======== EXTRACT TO READ ========
Iranian youth works very hard to break through their government's block of the nternet.

The Iranian government has shut down almost all forms of contact and any access to the West with the Internet (the World Wide Web  — aka: www).

The Web they are permitted and advised to use, the Iranian Web, is nothing but a cheap facsimile of the original www.

Iranians who want to jump on the West's www — and there are a lot of them — have gone to great lengths to engage in an end run around their government.

They're spending long hours attempting to bypass governmental blocks.

One method they have found is through Virtual Private Networks (VPN).

Teens, tweens, and 20- and 30-somethings from Iran use VPNs to artificially make it appear as if the user were elsewhere, somewhere other than the land of the verboten www.

For example, let's say you live in Teheran. When you go online, you access a VPN, but  it indicates you are in Los Angeles. The Iranian can now surf the net, and no one will know.

It sounds so simple to do, but the bigger problem is that VPNs are overloaded.

So many people want to get on, that it can take an hour before you can even begin.

And that number of users can cause servers to slow, bouncing-off users with appreciable frequency. 

Yet, the Iranian leadership does not have the same restrictions imposed on them, as are imposed on citizens. Both Iran's president and foreign minister tweet constantly.

Even the supreme leader, or at least the supreme leader's office, tweets regularly.

Why not simply use the Iranian www if getting on the World Wide Web is such a headache?

The answer to that question is as simple as it is desperate. Iranians use the Internet because they want to learn what is happening in the West, and that's a good sign.

That cannot occur under the watchful and restricting eye of their leadership.

Iranian youth not only have to deal with computer stress, they also live under economic stressors. The official unemployment rate in Iran is 12%. A pretty high percentage for a developed nation.  Yet that number makes sense when you realize that Iran is facing a shrinking exports, courtesy of the U.S. sanctions.

Thus, some of Iran's longest standing and most important industries, like Persian carpets and Persian textiles, not to mention oil and high-tech, have taken tremendous hits.
========
[OBJECTIVE] Rewrite the part of the passage about Iran's internet blocks starting at "For example, let's" and ending at "with appreciable frequency.", and swap "Los Angeles" for "London". Rely only on the passage about Iran's internet blocks.
======== MATERIAL SHOWN ========
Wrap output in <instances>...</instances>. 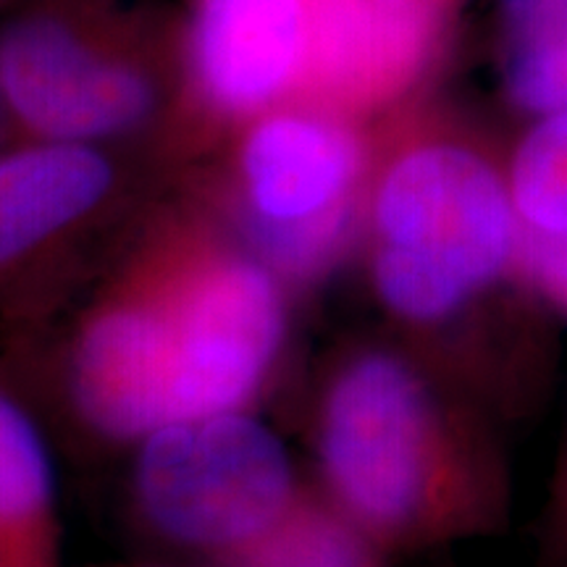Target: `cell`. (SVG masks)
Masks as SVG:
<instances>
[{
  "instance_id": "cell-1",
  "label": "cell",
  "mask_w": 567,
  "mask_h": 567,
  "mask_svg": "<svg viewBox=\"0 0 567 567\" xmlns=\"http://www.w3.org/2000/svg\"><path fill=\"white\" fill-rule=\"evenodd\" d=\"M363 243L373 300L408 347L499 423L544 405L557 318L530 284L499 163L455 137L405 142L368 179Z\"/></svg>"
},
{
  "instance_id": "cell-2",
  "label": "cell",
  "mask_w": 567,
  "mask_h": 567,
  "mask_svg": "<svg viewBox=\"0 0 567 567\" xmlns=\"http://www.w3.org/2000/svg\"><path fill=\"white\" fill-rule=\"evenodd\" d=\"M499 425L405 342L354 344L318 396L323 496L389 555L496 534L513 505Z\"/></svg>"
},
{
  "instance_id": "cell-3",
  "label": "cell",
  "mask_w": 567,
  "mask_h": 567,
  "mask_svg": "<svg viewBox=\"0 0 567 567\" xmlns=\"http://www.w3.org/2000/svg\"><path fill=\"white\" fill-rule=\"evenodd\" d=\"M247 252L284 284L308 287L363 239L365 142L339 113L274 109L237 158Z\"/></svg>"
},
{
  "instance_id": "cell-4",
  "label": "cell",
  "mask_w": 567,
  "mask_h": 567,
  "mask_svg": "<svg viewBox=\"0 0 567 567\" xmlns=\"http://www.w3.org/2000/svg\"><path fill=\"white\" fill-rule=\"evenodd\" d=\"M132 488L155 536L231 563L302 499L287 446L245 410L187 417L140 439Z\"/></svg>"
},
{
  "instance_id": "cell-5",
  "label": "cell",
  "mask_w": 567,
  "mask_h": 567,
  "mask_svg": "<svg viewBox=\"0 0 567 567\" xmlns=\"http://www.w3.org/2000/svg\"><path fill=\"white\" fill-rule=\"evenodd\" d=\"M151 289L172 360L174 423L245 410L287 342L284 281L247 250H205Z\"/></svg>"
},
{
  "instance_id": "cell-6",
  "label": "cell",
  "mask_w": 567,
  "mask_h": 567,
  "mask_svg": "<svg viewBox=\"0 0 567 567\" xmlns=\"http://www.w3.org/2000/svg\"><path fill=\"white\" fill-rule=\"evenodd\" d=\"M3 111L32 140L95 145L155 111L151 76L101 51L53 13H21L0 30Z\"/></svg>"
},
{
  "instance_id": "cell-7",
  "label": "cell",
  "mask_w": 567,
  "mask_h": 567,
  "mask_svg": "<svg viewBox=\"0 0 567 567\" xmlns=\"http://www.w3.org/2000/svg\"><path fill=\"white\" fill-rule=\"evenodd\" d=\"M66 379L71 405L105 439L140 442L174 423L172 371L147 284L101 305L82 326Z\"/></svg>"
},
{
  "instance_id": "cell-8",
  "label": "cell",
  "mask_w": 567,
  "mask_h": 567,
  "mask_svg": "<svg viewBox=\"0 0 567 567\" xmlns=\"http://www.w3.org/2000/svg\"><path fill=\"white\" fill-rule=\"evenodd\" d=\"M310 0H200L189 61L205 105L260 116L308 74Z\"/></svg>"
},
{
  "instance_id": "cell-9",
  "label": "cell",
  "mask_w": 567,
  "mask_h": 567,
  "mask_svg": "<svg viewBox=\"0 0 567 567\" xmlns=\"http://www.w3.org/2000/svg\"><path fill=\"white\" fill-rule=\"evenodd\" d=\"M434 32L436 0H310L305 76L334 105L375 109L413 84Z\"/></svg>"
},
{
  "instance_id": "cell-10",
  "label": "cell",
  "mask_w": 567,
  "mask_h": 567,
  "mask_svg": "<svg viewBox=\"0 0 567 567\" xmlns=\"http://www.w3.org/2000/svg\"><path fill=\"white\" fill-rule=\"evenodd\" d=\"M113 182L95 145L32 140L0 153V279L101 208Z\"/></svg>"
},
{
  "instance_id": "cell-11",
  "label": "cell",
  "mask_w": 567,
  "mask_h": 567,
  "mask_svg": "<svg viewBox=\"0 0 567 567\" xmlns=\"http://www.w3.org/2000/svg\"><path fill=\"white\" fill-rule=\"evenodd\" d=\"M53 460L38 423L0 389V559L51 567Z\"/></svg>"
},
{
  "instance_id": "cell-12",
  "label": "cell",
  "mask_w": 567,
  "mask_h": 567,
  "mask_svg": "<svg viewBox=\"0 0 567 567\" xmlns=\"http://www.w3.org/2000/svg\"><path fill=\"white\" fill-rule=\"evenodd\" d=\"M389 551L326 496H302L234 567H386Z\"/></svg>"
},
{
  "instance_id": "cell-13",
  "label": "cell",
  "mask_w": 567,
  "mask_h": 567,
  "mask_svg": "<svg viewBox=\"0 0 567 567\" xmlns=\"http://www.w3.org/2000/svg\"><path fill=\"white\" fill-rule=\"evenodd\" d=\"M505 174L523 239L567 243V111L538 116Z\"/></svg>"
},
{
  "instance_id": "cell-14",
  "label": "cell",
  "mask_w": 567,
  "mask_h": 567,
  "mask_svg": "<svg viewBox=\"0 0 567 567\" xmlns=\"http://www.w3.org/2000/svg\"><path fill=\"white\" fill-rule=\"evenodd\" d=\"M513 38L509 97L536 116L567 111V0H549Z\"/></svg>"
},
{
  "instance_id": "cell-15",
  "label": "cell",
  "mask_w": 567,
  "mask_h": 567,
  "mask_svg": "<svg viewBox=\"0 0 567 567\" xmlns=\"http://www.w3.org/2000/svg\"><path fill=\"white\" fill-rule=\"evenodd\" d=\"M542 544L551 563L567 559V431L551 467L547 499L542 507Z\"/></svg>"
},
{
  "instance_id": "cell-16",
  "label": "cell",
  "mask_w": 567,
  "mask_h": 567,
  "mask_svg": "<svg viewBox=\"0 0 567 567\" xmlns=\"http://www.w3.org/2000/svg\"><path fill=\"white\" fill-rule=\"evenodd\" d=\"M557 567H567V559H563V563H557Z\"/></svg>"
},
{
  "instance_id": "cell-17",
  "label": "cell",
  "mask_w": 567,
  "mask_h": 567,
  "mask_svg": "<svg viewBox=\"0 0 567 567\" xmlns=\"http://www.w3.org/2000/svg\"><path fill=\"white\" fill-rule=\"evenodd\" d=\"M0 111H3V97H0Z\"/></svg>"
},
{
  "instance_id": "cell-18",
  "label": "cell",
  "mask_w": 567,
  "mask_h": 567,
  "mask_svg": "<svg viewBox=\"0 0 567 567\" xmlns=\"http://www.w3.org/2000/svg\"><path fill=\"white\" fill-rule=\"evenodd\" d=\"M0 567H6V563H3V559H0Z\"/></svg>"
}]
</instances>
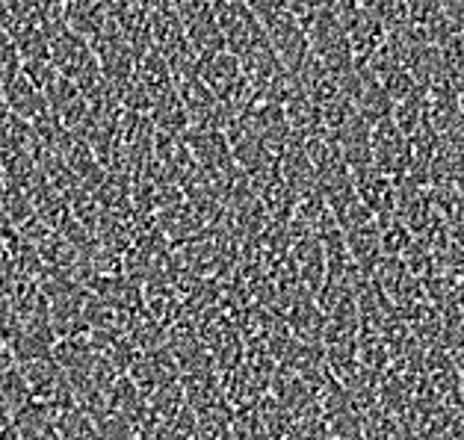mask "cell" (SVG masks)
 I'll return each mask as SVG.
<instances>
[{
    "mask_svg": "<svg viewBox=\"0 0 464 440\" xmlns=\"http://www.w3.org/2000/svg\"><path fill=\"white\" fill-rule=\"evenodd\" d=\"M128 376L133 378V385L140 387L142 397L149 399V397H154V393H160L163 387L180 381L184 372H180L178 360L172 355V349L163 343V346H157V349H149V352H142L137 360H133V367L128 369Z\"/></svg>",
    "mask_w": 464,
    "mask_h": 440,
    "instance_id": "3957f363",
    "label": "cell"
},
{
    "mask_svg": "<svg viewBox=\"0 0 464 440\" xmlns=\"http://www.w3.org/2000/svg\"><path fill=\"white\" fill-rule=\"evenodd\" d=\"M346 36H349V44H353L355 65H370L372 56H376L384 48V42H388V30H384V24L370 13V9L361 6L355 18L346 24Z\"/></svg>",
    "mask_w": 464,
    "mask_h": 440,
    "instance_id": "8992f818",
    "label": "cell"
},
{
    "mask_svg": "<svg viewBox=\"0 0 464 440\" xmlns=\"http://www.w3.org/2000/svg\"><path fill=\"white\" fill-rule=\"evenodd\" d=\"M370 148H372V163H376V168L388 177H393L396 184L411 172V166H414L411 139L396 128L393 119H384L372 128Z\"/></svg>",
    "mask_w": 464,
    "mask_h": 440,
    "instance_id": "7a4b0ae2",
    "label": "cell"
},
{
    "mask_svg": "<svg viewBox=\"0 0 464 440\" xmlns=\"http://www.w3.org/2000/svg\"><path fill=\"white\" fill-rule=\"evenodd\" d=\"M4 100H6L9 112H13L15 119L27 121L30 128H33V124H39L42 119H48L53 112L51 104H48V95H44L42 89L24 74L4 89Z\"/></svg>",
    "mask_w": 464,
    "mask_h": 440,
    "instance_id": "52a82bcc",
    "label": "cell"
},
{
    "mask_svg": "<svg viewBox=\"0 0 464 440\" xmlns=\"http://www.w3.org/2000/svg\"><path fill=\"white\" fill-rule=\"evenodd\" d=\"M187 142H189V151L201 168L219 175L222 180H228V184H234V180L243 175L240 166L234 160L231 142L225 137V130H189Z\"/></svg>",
========
[SOLUTION FOR THIS EXERCISE]
For example, let's say you live in Teheran. When you go online, you access a VPN, but  it indicates you are in London. The Iranian can now surf the net, and no one will know.

It sounds so simple to do, but the bigger problem is that VPNs are overloaded.

So many people want to get on, that it can take an hour before you can even begin.

And that number of users can cause servers to slow, bouncing-off users with appreciable frequency.